Ms Hayes added that the DRHE will meet with organisations who provide services to homeless people on Monday in a bid to put plans in place.
Meanwhile, groups such as Street Angels in Cork are distributing sleeping pods, socks, jumpers, hats and gloves in order to help protect people homeless people against dangerous weather conditions.
Hazel Dennehy, CEO of Street Angels, who set up the charity in 2019 when she lost a friend to homelessness, previously distributed special sleeping pods to those sleeping rough in Cork city last year. The narrow zip up pods are made from insulating and waterproof materials. They are very light and can be carried away on the person’s back.
Ms Dennehy, who runs the not-for-profit organisation alongside her retired husband Michael, says that she is very worried about the homeless given the sudden change in weather.
Hazel and 24 other volunteers serve donated hot food such as roast dinners to the homeless. In June or July of this year she was feeding about 80 people every Monday night. Now the numbers have risen to about 125 to 130 a week.
“We are lucky in Cork because different groups (are out feeding the homeless) seven nights a week and we also have (people like) Caitriona Twomey in (soup kitchen) Cork Penny Dinners.”
Cork Simon Community is also getting ready to assist the homeless following the drop in temperatures.

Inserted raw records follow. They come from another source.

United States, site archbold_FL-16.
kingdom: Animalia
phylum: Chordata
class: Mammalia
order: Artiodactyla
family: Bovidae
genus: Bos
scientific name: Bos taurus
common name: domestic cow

Communications manager Paul Sheehan said that they will finalise their plans tomorrow. However, as it stands new supports will be put in place for however long the particularly cold weather continues.
Meanwhile, Fiona O’Rourke, Development Support Worker with Friendly Call in Cork, whose volunteers ring several hundred elderly people a day to check in on their welfare said that they have noticed a great deal of discussion about fuel costs particularly as the weather turns increasingly cold.
“A lot of (elderly) people are concerned about their bills. They are talking about the fuel allowance a lot. It is enough for some people but for others it isn’t, and it (fuel cost) is eating in to their other finances.
The Friendly Call service links in with the local authority and Age Action to reach out to those in need. They help source maintenance workers or link them up with public health nurses or other services.
Ms O’Rourke said in addition to concerns about dropping temperatures they also have vulnerable clients who need their electricity going around the clock to pay for machines which assist their health.